Several actors, such as doctors, nurses, and patients, access the healthcare information in a
different customized format. This customization allows each actor in the system to access only
the information pertinent to their job/role. In such a scenario, analytics plays a vital role in
providing different actors in the system access to meaningful information extracted from the raw
healthcare data . Analytics is also used for diagnosing a disease from the raw physiological data
available [1, 2]. (v) Cloud and Fog Computing: In a healthcare IoT system, several physiological
sensors are attached to a patient’s body. These sensors continuously produce a huge amount of
heterogeneous data. For storing these huge amounts of heterogeneous health data, efficient
storage space is essential. These data are used for checking the patient’s history, current health
status, and future for diagnosing different diseases and the symptoms of the patient. Typically,
the cloud storage space is scalable, where payment is made as per the usage of space.
Consequently, to store health data in a healthcare IoT system, cloud storage space is used.
Analytics on the stored data in cloud storage space is used for drawing various inferences. The
major challenges in storage are security and delay in accessing the data. Therefore, cloud and fog
computing play a pivotal role in the storage of these massive volumes of heterogeneous data. (vi)
Interface: The interface is the most important component for users in a healthcare IoT system.
Among IoT applications, healthcare IoT is a very crucial and sensitive application. Thus, the user
interface must be designed in such a way that it can depict all the required information clearly
and, if necessary, reformat or represent it such that it is easy to understand. Moreover, an
interface must also contain all the useful information related to the services.

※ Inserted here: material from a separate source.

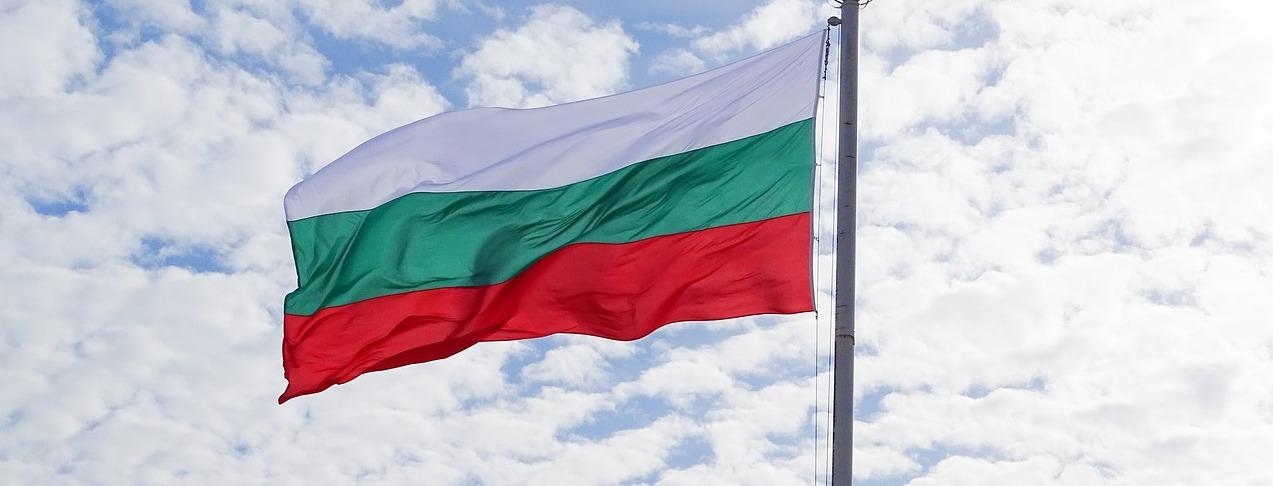 Bulgarische Musik kostenlos downloaden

14.1.2 Advantages and risk of healthcare IoT
IoT has already started to penetrate the domain of medical science. In healthcare, IoT has
become significantly popular due to its various features, which have been covered previously in
this book. Healthcare IoT helps in managing different healthcare subsystems efficiently.
Although it has many advantages, healthcare IoT has some risks too, which may be crucial in
real-life applications. In this section, we discuss the different advantages and risks of healthcare
IoT as depicted in Figure
Advantages of healthcare IoT The major advantages of healthcare IoT can be listed as follows:
• Real-time: In healthcare sectors, different components, such as the condition of the patients,
availability of doctors and beds in a hospital, medical facilities with their monetary charges, can
vary dynamically with time. In such a dynamic scenario, one of the important characteristics of
an IoT-based healthcare system is real-timeliness. A healthcare IoT system enables users, such as
doctors, end users at the patient-side, and staff in a healthcare unit, to receive real-time updates
about the healthcare IoT components, as mentioned earlier. Moreover, a healthcare IoT system
can enable a doctor to observe a patient’s health condition in real-time even from a remote
location, and can suggest the type of care to be provided to the patient. On the other hand, users
at the patient-end can easily take different decisions, such as where to take a patient during
critical situations. Moreover, the staff in a healthcare unit are better aware of the current situation
of their unit, which includes the number of patients admitted, availability of the doctors and bed,
total revenue of the unit, and other such information.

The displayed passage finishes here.